Noi povere mortali madri di famiglia che ci barcameniamo fra i fornelli, figli e portafoglio sgonfio alla fine del mese (facciamo già a metà), che ci chiediamo dopo il voto una volta in più come si andrà a finire con questa crisi, dobbiamo rispolverare senza tanti complimenti la cucina povera delle nonne.

Fra frizzi e lazzi e cerimonie effettivamente ho trascurato questo taglio: riprendo al volo parlando subito di una delle ricette nostrane di riciclo più amate, la torta di pane. È la mia amica Simona Lauri, la guru della panificazione, a raccontarmi storia e curiosità di questa tradizione contadina.

Cibo da “schiscetta”, facilmente trasportabile, condensa in sé tutta la sacralità del pane, simbolo cristiano per eccellenza, di cui non dev’essere sprecata nemmeno una briciola.

Una torta poverissima e fra le più antiche che la massaia bosina abbia mai cucinato, che si faceva e si fa tuttora svuotando letteralmente la dispensa. Economica anche a livello energetico, perché una volta si cuoceva a forno appena spento, dopo gli arrosti, dovendo prendere pochissimo calore. Il classico esempio di cottura lenta, quello delle nostre nonne che avevano tempo, tutto quello che purtroppo noi non abbiamo più. Come per i fagioli, o il coniglio cotto nelle braci, i bruscitti e le minestre nel calderone che iniziavano a sobbollire nel primo pomeriggio.

Simona mi racconta che nella versione minimalista questa torta era fatta solo di pane ed acqua; i più ricchi potevano permettersi di bagnare il pane duro con il latte, i poveri no. Nelle versioni moderne ha le uova e il burro, in quella che Simona mi ha gentilmente concesso di pubblicare, no: sono un’aggiunta posteriore, di dispense ricche. Così come il cacao, che si può tranquillamente escludere perché un tempo la torta prendeva il colore semplicemente dalla doratura di biscotti e pane.

In origine poi si usava il miele che si aveva in casa, probabilmente quello di melata o di castagno; quello di acacia, il più nobile, arriva tardi, essendosi la pianta della robinia acclimatata nelle nostre foreste solo nell’Ottocento.

Alla base nuda e cruda la fantasia e la disponibilità delle risorse del momento ha poi suggerito nel tempo aggiunte come uva, mele, cannella e zenzero, le uova appunto, gli amaretti, la frutta candita.

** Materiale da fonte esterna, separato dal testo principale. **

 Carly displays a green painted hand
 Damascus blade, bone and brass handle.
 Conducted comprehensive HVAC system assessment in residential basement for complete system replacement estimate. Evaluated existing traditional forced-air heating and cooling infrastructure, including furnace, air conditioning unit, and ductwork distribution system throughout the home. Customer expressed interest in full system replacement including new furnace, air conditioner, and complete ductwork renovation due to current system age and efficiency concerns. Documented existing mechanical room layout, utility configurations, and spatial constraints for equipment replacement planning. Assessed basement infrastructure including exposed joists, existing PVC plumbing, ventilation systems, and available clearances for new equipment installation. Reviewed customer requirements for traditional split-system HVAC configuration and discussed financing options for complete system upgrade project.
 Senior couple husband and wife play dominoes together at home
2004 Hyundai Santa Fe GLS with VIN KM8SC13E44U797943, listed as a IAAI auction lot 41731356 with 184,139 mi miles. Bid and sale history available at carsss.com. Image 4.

La frutta secca era invece sempre una costante fissa, essendo le noci e le nocciole risorsa dei boschi di cui si faceva raccolta a fine estate.

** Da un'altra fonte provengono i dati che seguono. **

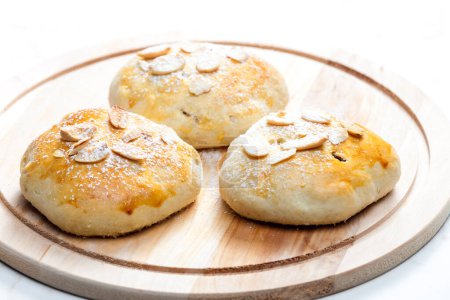 Photo for Almond buns on wooden board - Royalty Free Image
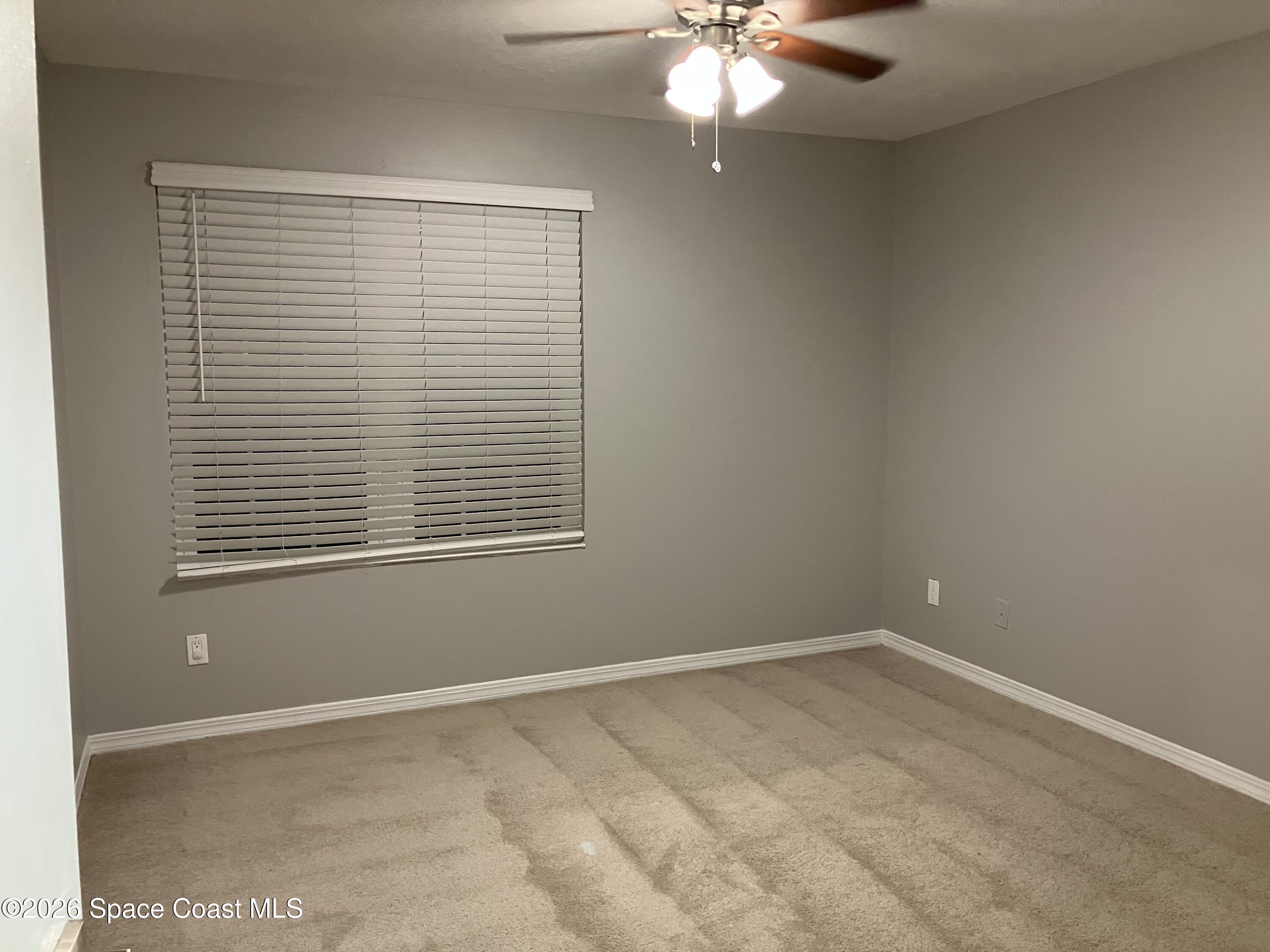 7667 North Wickham Road, Unit 1318 Melbourne, FL 32940 - Photo 10 of 18 an empty room with a window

Ingredienti: mezzo chilo di pane raffermo, latte q b per ammollare (un litro e mezzo circa), 75 grammi di miele (acacia o millefiori: volendo si può sostituire con 100 grammi di zucchero, meglio se integrale di canna), uvetta, nocciole tostate (potete farlo voi in forno), rottura di biscotti q. b. e a piacere, volendo mandorle, pinoli e granella di amaretto o di mandorle per spolverare.

Ammollare il pane secco nel latte e farlo riposare per una notte. Bagnare l’uvetta per cinque minuti in acqua fredda, volendo col rhum o il maraschino… Portare a 180 gradi il forno.

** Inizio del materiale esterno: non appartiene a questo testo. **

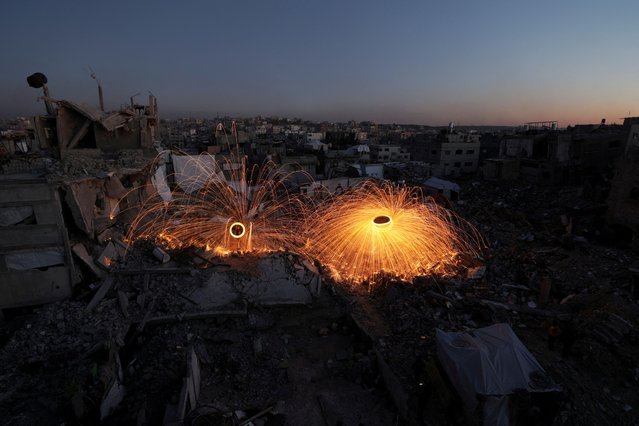 Palestinians spin steel wool sparklers amid the rubble of buildings, ahead of the holy fasting month of Ramadan, amid a ceasefire between Israel and Hamas, at Jabalia refugee camp, northern Gaza Strip, on February 28, 2025. (Photo by Mahmoud Issa/Reuters)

Foderare di carta forno una tortiera da 26 centimetri di diametro. Incorporare nel pane ammorbidito gli altri ingredienti, rompendo i biscotti grossolanamente; versare il composto nella tortiera, livellare e guarnire con i pinoli, gli amaretti sbriciolati o la granella di mandorle. Cuocere per circa cinquanta minuti: è ottima tiepida.